ASIC, Application Specific Integrated Circuit, is an electronic circuit created for a specific purpose rather than for general use. ASIC design engineers create product design specification statements for ASIC, optimize logic design, and create architectural design models. Some examples of ASIC chips include CPU, satellite chips, robotic chips, chips designed to run a cell phone, Bitcoin Miner, chip used in a voice recorder, etc.
ASICs can have different designs that allow specific actions to be taken inside of a particular device. The two primary design methods are gate-array and full-custom design.
In a gate-array design, non-recurring engineering costs are much lower due to the minimal design work needed to make a working chip. Production cycles will also be much shorter since metallization is a faster process as compared to full-custom design. In addition, gate-array designs are often larger in size, meaning a larger power requirement.
A gate-array design is a manufacturing method in which the diffused layers, transistors, and other active devices are predefined, and wafers containing such devices are held in stock prior to metallization. Once ready for the final design, the engineer will open and close certain switches to cause the chip to act in the way required. This kind of design is the “stock” design, which can be easily produced but may not completely suit the task it is used for.
A full-custom ASIC design is slightly more complex than a gate-array. However, this increase in complexity means that the chip can do much more than its counterpart. In many instances, the size of an ASIC can decrease dramatically in relation to a gate-array design due to the level of customization and deletion of unneeded gates.

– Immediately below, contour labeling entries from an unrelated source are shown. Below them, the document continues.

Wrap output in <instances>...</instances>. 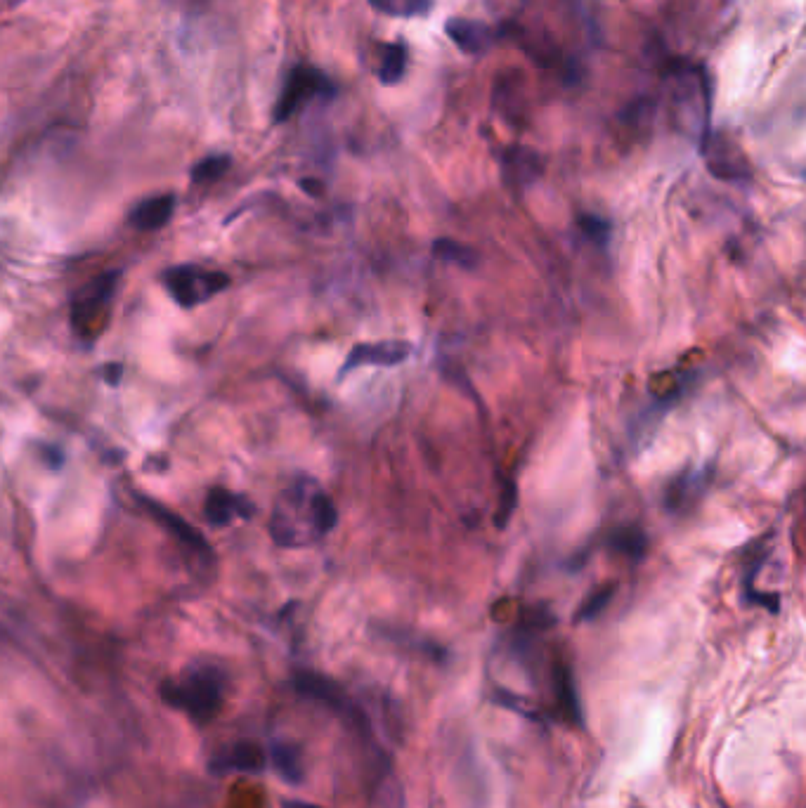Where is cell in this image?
I'll use <instances>...</instances> for the list:
<instances>
[{
	"label": "cell",
	"instance_id": "20",
	"mask_svg": "<svg viewBox=\"0 0 806 808\" xmlns=\"http://www.w3.org/2000/svg\"><path fill=\"white\" fill-rule=\"evenodd\" d=\"M646 546H648V539L646 534H643L639 527H622V530H617L613 537H610V549H615L617 553H624V556H632V558H641L643 553H646Z\"/></svg>",
	"mask_w": 806,
	"mask_h": 808
},
{
	"label": "cell",
	"instance_id": "5",
	"mask_svg": "<svg viewBox=\"0 0 806 808\" xmlns=\"http://www.w3.org/2000/svg\"><path fill=\"white\" fill-rule=\"evenodd\" d=\"M116 282H119V272H107V275L97 277L90 282L86 289L76 296L74 310H71V322L74 329L81 336H95L97 327H100V317L107 315L109 303H112Z\"/></svg>",
	"mask_w": 806,
	"mask_h": 808
},
{
	"label": "cell",
	"instance_id": "8",
	"mask_svg": "<svg viewBox=\"0 0 806 808\" xmlns=\"http://www.w3.org/2000/svg\"><path fill=\"white\" fill-rule=\"evenodd\" d=\"M268 766V752L251 740L232 742L230 747L220 749L208 761V771L223 775V773H260Z\"/></svg>",
	"mask_w": 806,
	"mask_h": 808
},
{
	"label": "cell",
	"instance_id": "11",
	"mask_svg": "<svg viewBox=\"0 0 806 808\" xmlns=\"http://www.w3.org/2000/svg\"><path fill=\"white\" fill-rule=\"evenodd\" d=\"M445 31L452 38V43L466 55H483V52L490 50L494 41V31L485 22H478V19H450L445 24Z\"/></svg>",
	"mask_w": 806,
	"mask_h": 808
},
{
	"label": "cell",
	"instance_id": "19",
	"mask_svg": "<svg viewBox=\"0 0 806 808\" xmlns=\"http://www.w3.org/2000/svg\"><path fill=\"white\" fill-rule=\"evenodd\" d=\"M369 5L381 15L398 19L421 17L433 10V0H369Z\"/></svg>",
	"mask_w": 806,
	"mask_h": 808
},
{
	"label": "cell",
	"instance_id": "24",
	"mask_svg": "<svg viewBox=\"0 0 806 808\" xmlns=\"http://www.w3.org/2000/svg\"><path fill=\"white\" fill-rule=\"evenodd\" d=\"M556 688H558V700L563 702V707L568 709L570 716L580 714V705H577V688H575V681H572V674L568 667L556 669Z\"/></svg>",
	"mask_w": 806,
	"mask_h": 808
},
{
	"label": "cell",
	"instance_id": "16",
	"mask_svg": "<svg viewBox=\"0 0 806 808\" xmlns=\"http://www.w3.org/2000/svg\"><path fill=\"white\" fill-rule=\"evenodd\" d=\"M268 757L272 759V766L277 768V773L282 775L286 783L298 785L303 780V764H301V754L294 745L289 742H275L270 747Z\"/></svg>",
	"mask_w": 806,
	"mask_h": 808
},
{
	"label": "cell",
	"instance_id": "9",
	"mask_svg": "<svg viewBox=\"0 0 806 808\" xmlns=\"http://www.w3.org/2000/svg\"><path fill=\"white\" fill-rule=\"evenodd\" d=\"M700 149L707 156L710 173L717 175L719 180H740L750 175V166H747L743 152L731 140H726L724 135L710 133Z\"/></svg>",
	"mask_w": 806,
	"mask_h": 808
},
{
	"label": "cell",
	"instance_id": "21",
	"mask_svg": "<svg viewBox=\"0 0 806 808\" xmlns=\"http://www.w3.org/2000/svg\"><path fill=\"white\" fill-rule=\"evenodd\" d=\"M698 485H705V478L698 473H691L688 478H676L672 482V490L667 494L669 508H681L684 504H691V499L698 497V490H695Z\"/></svg>",
	"mask_w": 806,
	"mask_h": 808
},
{
	"label": "cell",
	"instance_id": "12",
	"mask_svg": "<svg viewBox=\"0 0 806 808\" xmlns=\"http://www.w3.org/2000/svg\"><path fill=\"white\" fill-rule=\"evenodd\" d=\"M204 511H206L208 523L223 527L230 523L232 518L249 520L256 508H253L249 499L239 497V494H232L230 490H223V487H213L206 497Z\"/></svg>",
	"mask_w": 806,
	"mask_h": 808
},
{
	"label": "cell",
	"instance_id": "14",
	"mask_svg": "<svg viewBox=\"0 0 806 808\" xmlns=\"http://www.w3.org/2000/svg\"><path fill=\"white\" fill-rule=\"evenodd\" d=\"M175 208L173 194H161V197L145 199L130 213V225L138 227L140 232H154L161 230L168 220H171Z\"/></svg>",
	"mask_w": 806,
	"mask_h": 808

These ASICs however are designed specifically for one client to provide certain functions required by the client’s end product. For example, a cell phone company may design an ASIC to combine the display backlight controller with the battery charging circuit into a single IC in order to make the phone smaller. To accomplish this change requires people to design the logic of the chip, taking a lot of time and effort that makes them only worthwhile for large scale projects, where efficiency and size are important.